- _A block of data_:
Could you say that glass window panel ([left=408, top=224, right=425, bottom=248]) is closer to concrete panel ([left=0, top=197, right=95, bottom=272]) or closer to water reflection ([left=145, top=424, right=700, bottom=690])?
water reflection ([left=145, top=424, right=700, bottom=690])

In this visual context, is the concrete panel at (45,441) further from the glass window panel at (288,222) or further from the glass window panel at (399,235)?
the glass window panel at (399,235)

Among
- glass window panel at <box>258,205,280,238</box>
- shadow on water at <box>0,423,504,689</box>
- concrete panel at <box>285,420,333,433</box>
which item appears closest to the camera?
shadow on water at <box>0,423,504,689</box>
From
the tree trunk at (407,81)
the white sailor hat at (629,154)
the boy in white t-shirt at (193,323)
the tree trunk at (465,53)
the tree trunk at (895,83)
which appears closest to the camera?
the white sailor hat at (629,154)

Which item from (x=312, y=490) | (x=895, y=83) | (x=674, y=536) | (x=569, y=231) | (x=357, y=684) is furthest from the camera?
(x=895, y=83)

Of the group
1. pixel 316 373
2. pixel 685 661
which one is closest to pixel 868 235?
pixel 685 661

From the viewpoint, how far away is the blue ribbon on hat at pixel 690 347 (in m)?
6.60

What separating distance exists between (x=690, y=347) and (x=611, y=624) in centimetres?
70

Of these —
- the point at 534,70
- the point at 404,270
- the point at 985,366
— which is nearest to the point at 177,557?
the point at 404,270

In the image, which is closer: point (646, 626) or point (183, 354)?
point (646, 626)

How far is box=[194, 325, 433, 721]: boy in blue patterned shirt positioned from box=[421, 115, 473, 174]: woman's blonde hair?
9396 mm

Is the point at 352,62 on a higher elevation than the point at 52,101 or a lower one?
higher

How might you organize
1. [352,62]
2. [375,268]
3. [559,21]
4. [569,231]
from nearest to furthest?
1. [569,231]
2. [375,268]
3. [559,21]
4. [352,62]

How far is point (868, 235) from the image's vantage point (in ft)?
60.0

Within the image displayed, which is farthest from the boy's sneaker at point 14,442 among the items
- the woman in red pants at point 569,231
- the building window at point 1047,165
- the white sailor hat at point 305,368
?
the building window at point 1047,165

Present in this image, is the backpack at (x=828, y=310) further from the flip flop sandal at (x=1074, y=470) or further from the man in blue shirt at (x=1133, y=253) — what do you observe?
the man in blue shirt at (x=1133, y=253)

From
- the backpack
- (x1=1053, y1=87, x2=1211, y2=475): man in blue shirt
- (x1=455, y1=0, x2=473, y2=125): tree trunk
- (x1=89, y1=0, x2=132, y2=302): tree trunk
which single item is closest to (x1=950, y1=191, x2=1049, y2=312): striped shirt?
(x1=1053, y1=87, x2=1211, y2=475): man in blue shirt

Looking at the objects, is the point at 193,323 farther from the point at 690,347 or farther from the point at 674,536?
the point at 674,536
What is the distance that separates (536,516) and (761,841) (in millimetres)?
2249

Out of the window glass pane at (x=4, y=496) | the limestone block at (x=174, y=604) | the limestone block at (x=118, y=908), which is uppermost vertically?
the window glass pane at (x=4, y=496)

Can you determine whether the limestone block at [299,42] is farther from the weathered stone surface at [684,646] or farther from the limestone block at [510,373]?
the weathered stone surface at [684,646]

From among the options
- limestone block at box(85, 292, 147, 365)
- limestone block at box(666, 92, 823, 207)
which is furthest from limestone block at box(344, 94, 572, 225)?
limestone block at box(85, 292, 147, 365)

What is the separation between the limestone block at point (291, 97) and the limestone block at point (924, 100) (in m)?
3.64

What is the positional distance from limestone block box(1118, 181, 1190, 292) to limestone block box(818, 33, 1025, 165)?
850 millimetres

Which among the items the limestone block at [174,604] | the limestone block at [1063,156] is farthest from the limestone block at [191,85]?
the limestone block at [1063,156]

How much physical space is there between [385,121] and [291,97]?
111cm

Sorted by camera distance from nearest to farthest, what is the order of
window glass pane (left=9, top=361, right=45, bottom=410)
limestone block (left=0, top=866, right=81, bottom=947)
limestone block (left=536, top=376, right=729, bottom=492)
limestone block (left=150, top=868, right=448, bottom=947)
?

- _STATED EXERCISE_: Print every line of the records exactly. Omit nothing.

- _EXERCISE ANSWER_:
Could you say that glass window panel ([left=408, top=224, right=425, bottom=248]) is closer to concrete panel ([left=0, top=197, right=95, bottom=272]) or closer to water reflection ([left=145, top=424, right=700, bottom=690])?
water reflection ([left=145, top=424, right=700, bottom=690])

In this visual context, is the concrete panel at (45,441) further from the glass window panel at (288,222) or further from the glass window panel at (399,235)?
the glass window panel at (399,235)

Among
- glass window panel at <box>258,205,280,238</box>
- shadow on water at <box>0,423,504,689</box>
- concrete panel at <box>285,420,333,433</box>
which item appears closest to the camera?
shadow on water at <box>0,423,504,689</box>
From
the tree trunk at (407,81)
the white sailor hat at (629,154)
the boy in white t-shirt at (193,323)
the tree trunk at (465,53)
the tree trunk at (895,83)
which appears closest to the camera?
the white sailor hat at (629,154)

Which item from (x=312, y=490) | (x=895, y=83) | (x=674, y=536) | (x=569, y=231) | (x=357, y=684) is furthest from the camera?
(x=895, y=83)

Of the group
1. pixel 316 373
2. pixel 685 661
which one is closest to pixel 868 235?
pixel 685 661

From the viewpoint, how far away is the blue ribbon on hat at pixel 690 347 (in m)?
6.60

What separating distance exists between (x=690, y=347) and (x=611, y=624) in centimetres?
70

Of these —
- the point at 534,70
- the point at 404,270
- the point at 985,366
— which is nearest to the point at 177,557?
the point at 404,270

In the image, which is closer: point (646, 626) or point (183, 354)?
point (646, 626)

How far is box=[194, 325, 433, 721]: boy in blue patterned shirt positioned from box=[421, 115, 473, 174]: woman's blonde hair?
9396 mm

Is the point at 352,62 on a higher elevation than the point at 52,101 or a lower one?
higher

How might you organize
1. [352,62]
2. [375,268]
3. [559,21]
4. [569,231]
from nearest to furthest?
1. [569,231]
2. [375,268]
3. [559,21]
4. [352,62]

How far is point (868, 235) from the image's vantage point (in ft)?
60.0

Within the image displayed, which is farthest from the boy's sneaker at point 14,442 among the items
- the woman in red pants at point 569,231
- the building window at point 1047,165
- the white sailor hat at point 305,368
?
the building window at point 1047,165

Present in this image, is the backpack at (x=828, y=310) further from the flip flop sandal at (x=1074, y=470) or further from the man in blue shirt at (x=1133, y=253) — what do you observe?
the man in blue shirt at (x=1133, y=253)

From
- the backpack
- (x1=1053, y1=87, x2=1211, y2=475): man in blue shirt
- (x1=455, y1=0, x2=473, y2=125): tree trunk
- (x1=89, y1=0, x2=132, y2=302): tree trunk
which single item is closest to (x1=950, y1=191, x2=1049, y2=312): striped shirt?
(x1=1053, y1=87, x2=1211, y2=475): man in blue shirt

Looking at the objects, is the point at 193,323 farther from the point at 690,347 or farther from the point at 674,536?
the point at 674,536
What is the distance that separates (536,516) and (761,841) (in millimetres)?
2249

Out of the window glass pane at (x=4, y=496) | the limestone block at (x=174, y=604) | the limestone block at (x=118, y=908), which is uppermost vertically?
the window glass pane at (x=4, y=496)

Can you determine whether the limestone block at [299,42] is farther from the weathered stone surface at [684,646] or farther from the limestone block at [510,373]?
the weathered stone surface at [684,646]

From among the options
- limestone block at box(85, 292, 147, 365)
- limestone block at box(666, 92, 823, 207)
which is furthest from limestone block at box(344, 94, 572, 225)?
limestone block at box(85, 292, 147, 365)

What is the separation between the limestone block at point (291, 97) and the limestone block at point (924, 100) (in m)?
3.64

What is the positional distance from limestone block box(1118, 181, 1190, 292) to limestone block box(818, 33, 1025, 165)?
850 millimetres

Which among the items the limestone block at [174,604] | the limestone block at [1063,156] is farthest from the limestone block at [191,85]?
the limestone block at [1063,156]

How much physical space is there between [385,121] and [291,97]?
111cm

Sorted by camera distance from nearest to farthest, what is the order of
window glass pane (left=9, top=361, right=45, bottom=410)
limestone block (left=0, top=866, right=81, bottom=947)
limestone block (left=536, top=376, right=729, bottom=492)
limestone block (left=150, top=868, right=448, bottom=947)
?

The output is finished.